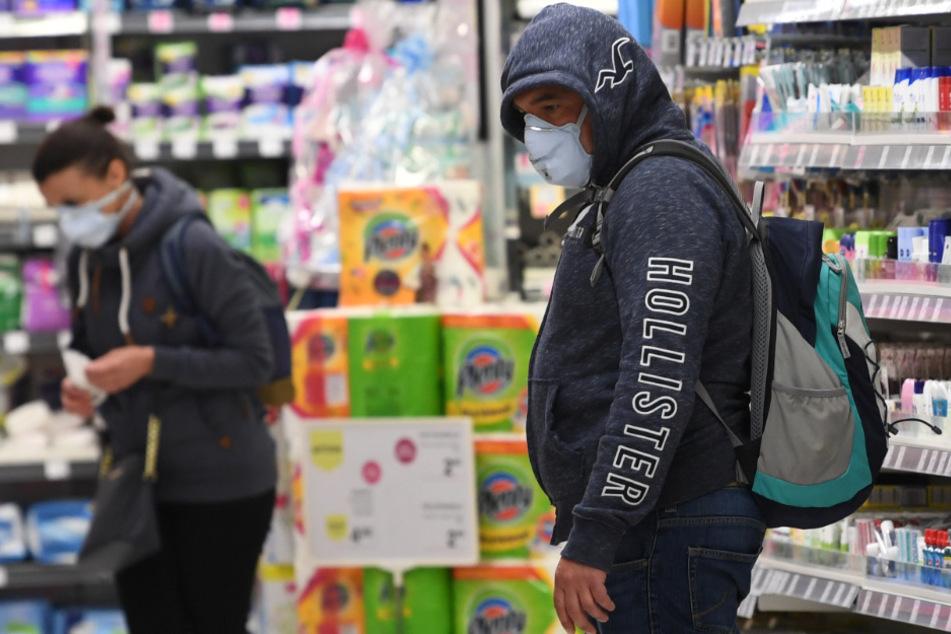 Kunden mit Mundschutz kaufen in einem Supermarkt ein.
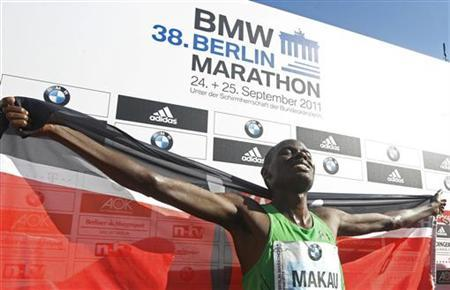 Patrick Makau of Kenya celebrates after winning the 38th Berlin Marathon in Berlin, September 25, 2011. REUTERS/Tobias Schwarz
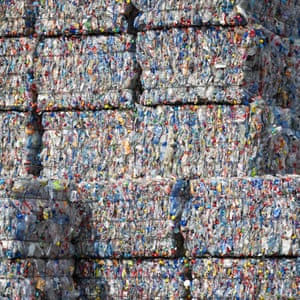 Bound bales of crushed plastic bottles and containers sit stacked ready to be recycled at a recycling centre.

----------

#### EXERCISE PROMPT:
Reproduce the full material exactly, excluding the pictures.

#### FINISHED EXERCISE:
 Kunden mit Mundschutz kaufen in einem Supermarkt ein.
 Patrick Makau of Kenya celebrates after winning the 38th Berlin Marathon in Berlin, September 25, 2011. REUTERS/Tobias Schwarz
 Bound bales of crushed plastic bottles and containers sit stacked ready to be recycled at a recycling centre.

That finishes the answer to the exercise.